- Electric vehicle sales have soared in China over the last few years. The country is now planning gasoline-car-free zones.
- Tesla is also building a Gigafactory in China.
According to Reuters, “China is considering testing a ban on gasoline-powered vehicles in some parts of the country and may set a timetable to eventually phase out such vehicles, according to the industry ministry.” China’s electric car sales have soared in recent years. Around 1.3 million NEVs (new energy vehicle) were sold in China last year. NEVs include both plug-in hybrid vehicles and battery electric vehicles. However, China’s electric car sales stalled last month, with NIO (NIO) reporting dismal car delivery numbers. Tesla (TSLA) is also building a Gigafactory in China.

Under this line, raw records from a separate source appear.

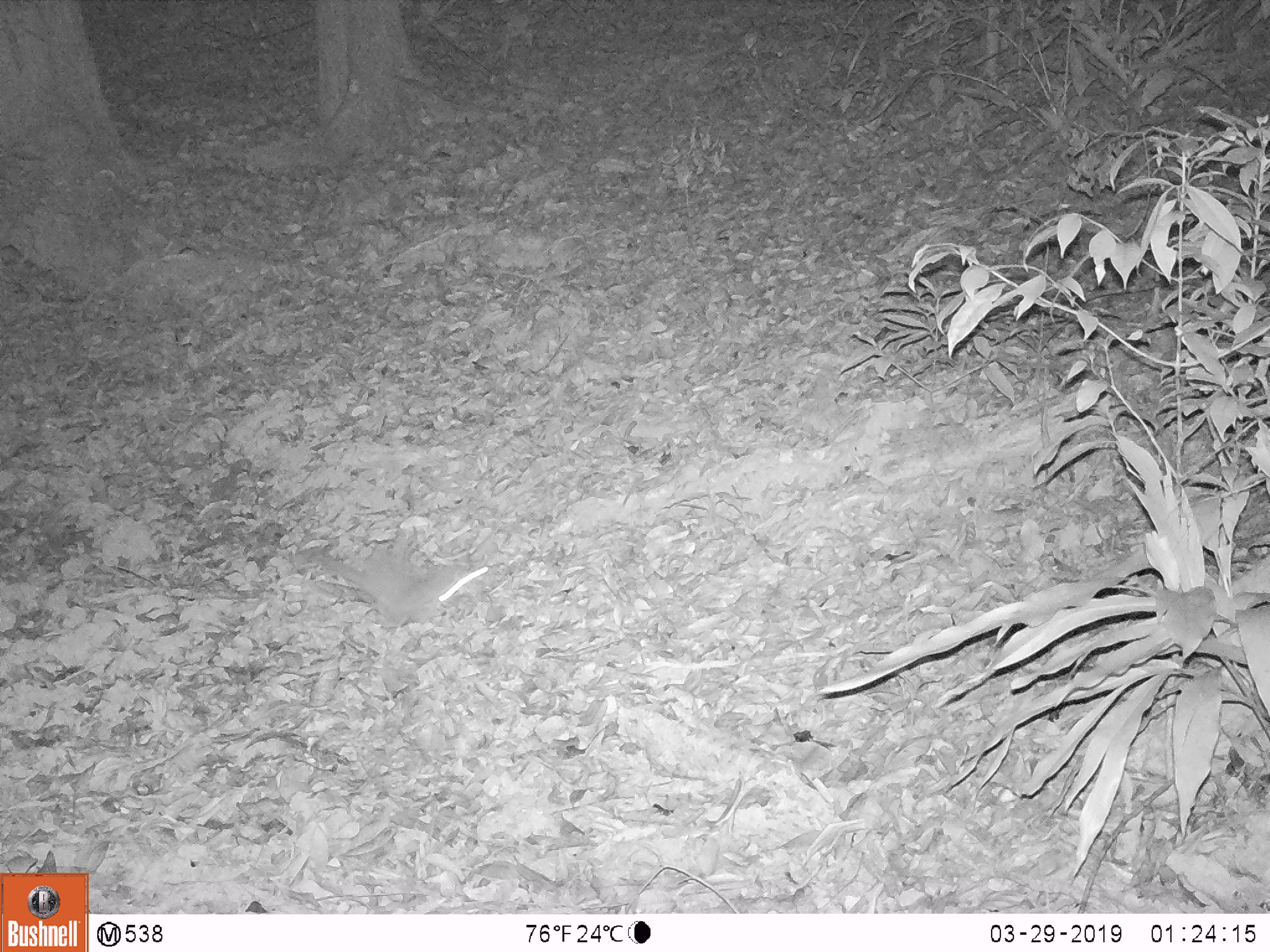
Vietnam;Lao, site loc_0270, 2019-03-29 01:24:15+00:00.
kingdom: Animalia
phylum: Chordata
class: Mammalia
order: Carnivora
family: Mustelidae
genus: Melogale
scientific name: Melogale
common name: ferret badger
Ferret badger (Melogale). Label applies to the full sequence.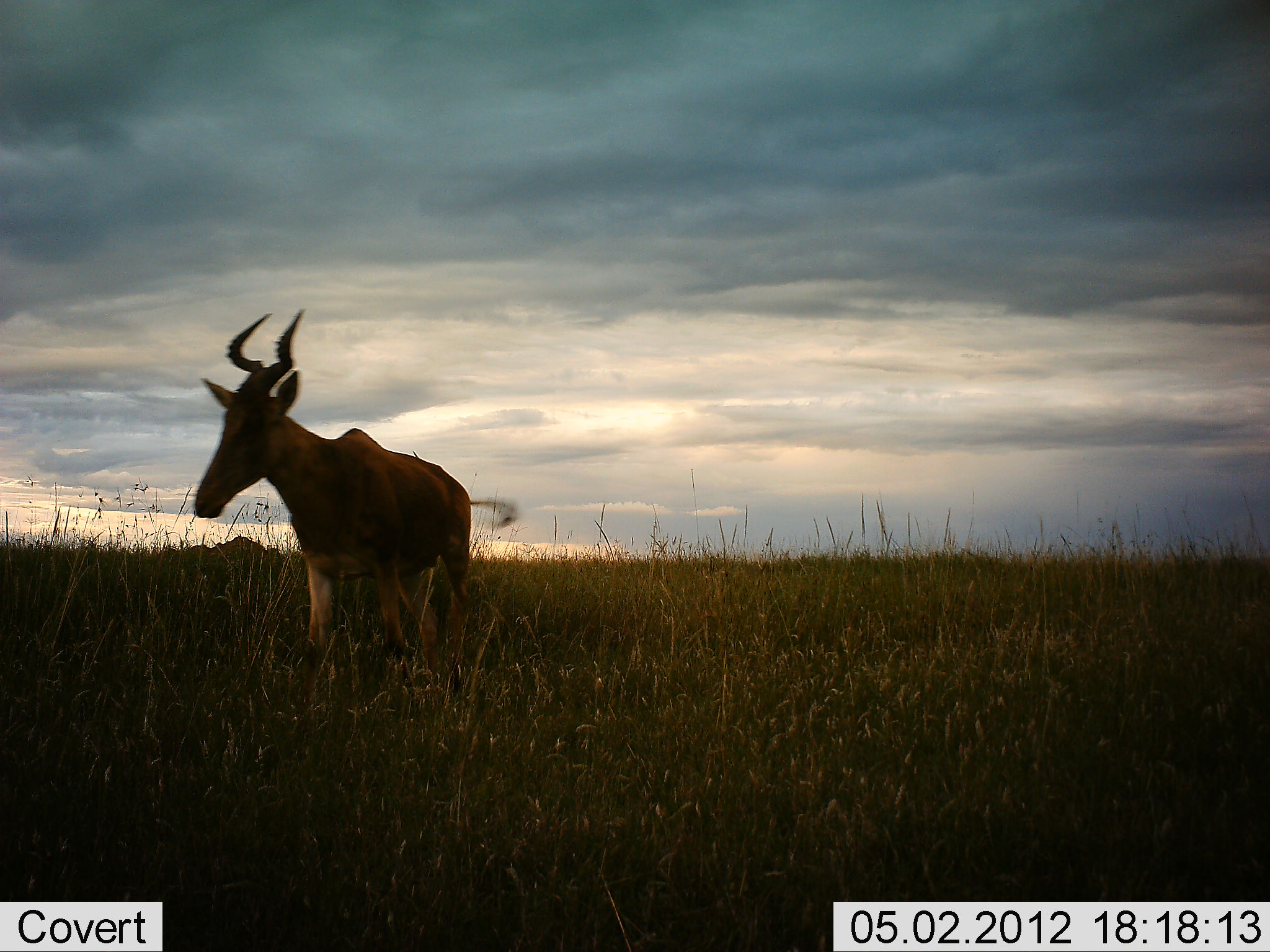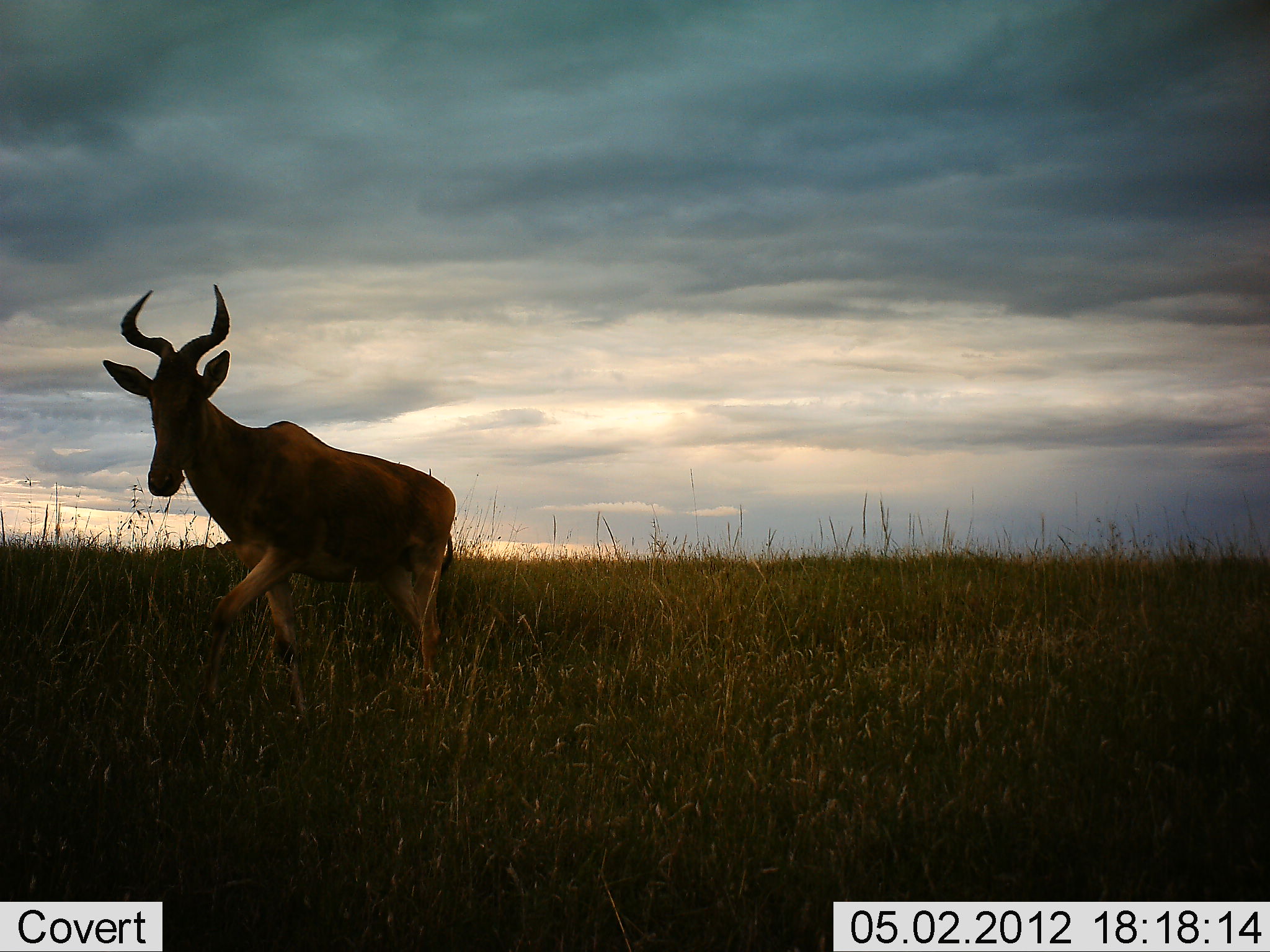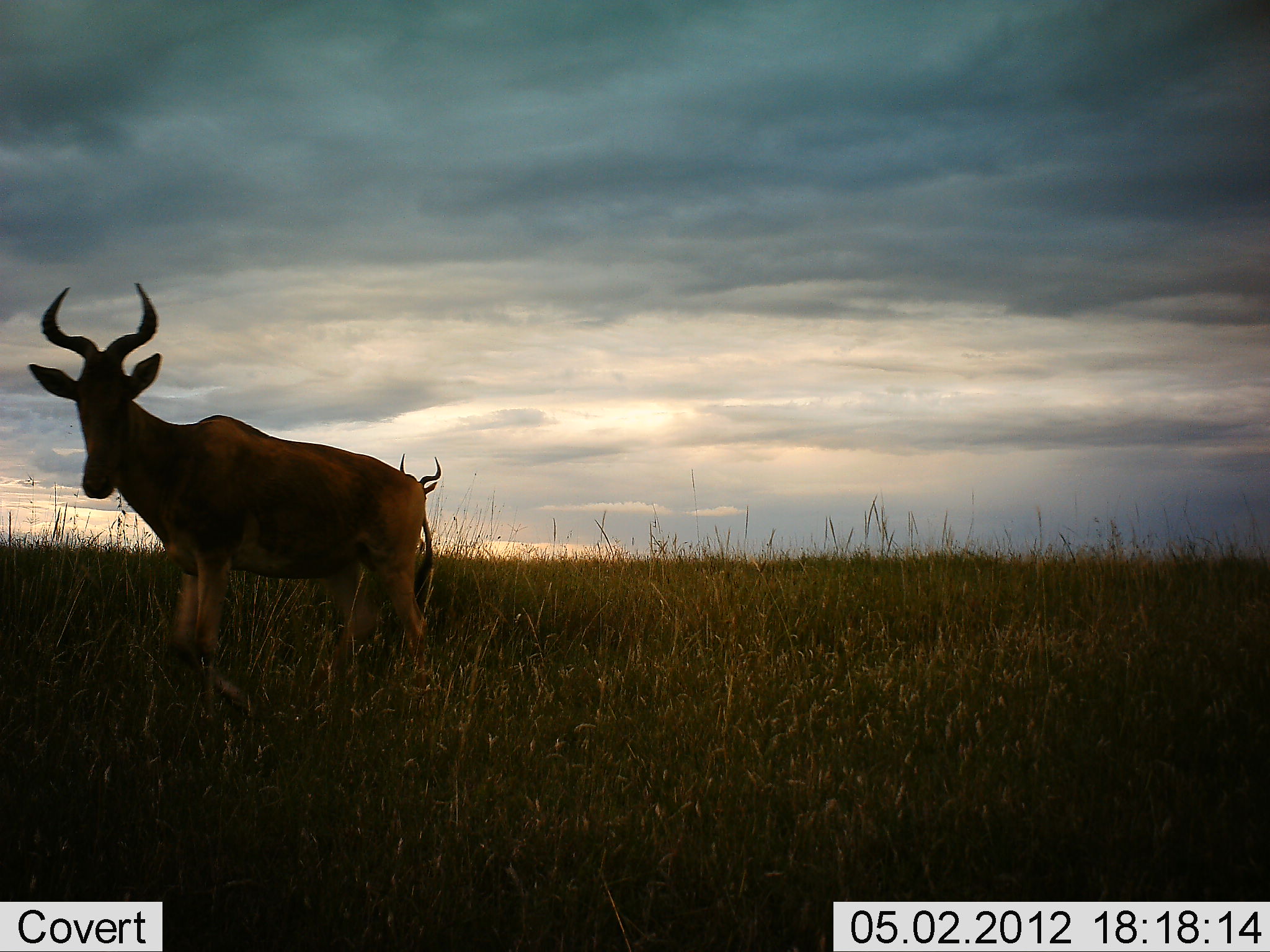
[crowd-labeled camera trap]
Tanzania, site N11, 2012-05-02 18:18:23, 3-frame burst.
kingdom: Animalia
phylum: Chordata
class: Mammalia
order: Artiodactyla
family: Bovidae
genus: Alcelaphus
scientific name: Alcelaphus buselaphus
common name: hartebeest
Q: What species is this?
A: Hartebeest (Alcelaphus buselaphus).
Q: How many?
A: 1.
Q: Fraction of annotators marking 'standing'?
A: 30%.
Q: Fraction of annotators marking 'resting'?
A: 0%.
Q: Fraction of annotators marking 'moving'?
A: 80%.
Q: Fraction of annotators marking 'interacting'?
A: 0%.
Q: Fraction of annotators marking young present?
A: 0%.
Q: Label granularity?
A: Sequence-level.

Trump wants to take a step back
China is taking several steps to control pollution and increase electric vehicle adoption. It’s placed restrictions on new internal combustion engine cars in some cities to address the emission problem. The percentage of NEVs in China’s total car sales is higher than in the US.
While China has taken the lead in terms of electric vehicles and lowering emissions, President Trump wants the US to take a step back. The Trump administration has proposed lowering the stringent emission standards set under President Barack Obama. However, automakers are instead looking to the regulations set by California. These regulations are stringent compared to Trump’s proposal.
Trump lashes out at automakers
President Trump has a tumultuous relationship with automakers. He previously lashed out at General Motors (GM) and Ford Motor Company (F) for shifting production to Mexico. Yesterday, in a tweet, Trump called auto executives “foolish” for not heeding to his emission proposal. While Trump sees climate change as a hoax, automakers are increasing their efforts to produce electric vehicles.
Auto companies such as Ford and General Motors weren’t excited about the Section 232 automotive probe. The US Department of Commerce has submitted its Section 232 automotive probe findings to President Trump, but he’s delayed action on the report. Tariffs on automotive imports could particularly hit Japan and Germany. German GDP contracted in the second quarter.
Tesla and China
Last year, China increased the tariffs on US-made cars amid the escalation in the trade war. However, China later rolled the tariff hike back. Tesla had to increase car prices in China due to higher tariffs. It also rolled back the price hike after the additional tariffs were withdrawn.
As China rolls back subsidies for electric vehicles, Tesla might get a more level playing field in the country. NIO attributed fewer July deliveries to the rolling back of subsidies.
Electric vehicles and Made in China 2025
China sees electric vehicles as a key strategic industry. Under its Made in China 2025 program, the country is promoting new-age manufacturing, which includes electric vehicles and robotics. However, Made in China 2025 is a bone of contention between the US and China. The US has faulted China for massive state subsidies that interfere with the free market.
Electric vehicles: US versus China
China has taken a step forward by proposing gasoline-car-free areas. In contrast, we could view Trump’s proposal to ease emission standards as a step backward. Tesla’s CEO, Elon Musk, quit Trump’s economic advisory council after Trump pulled out of the Paris climate deal. Tesla and NIO are trading with double-digit YTD (year-to-date) losses. General Motors and Ford are up 13.3% and 23.9%, respectively, YTD.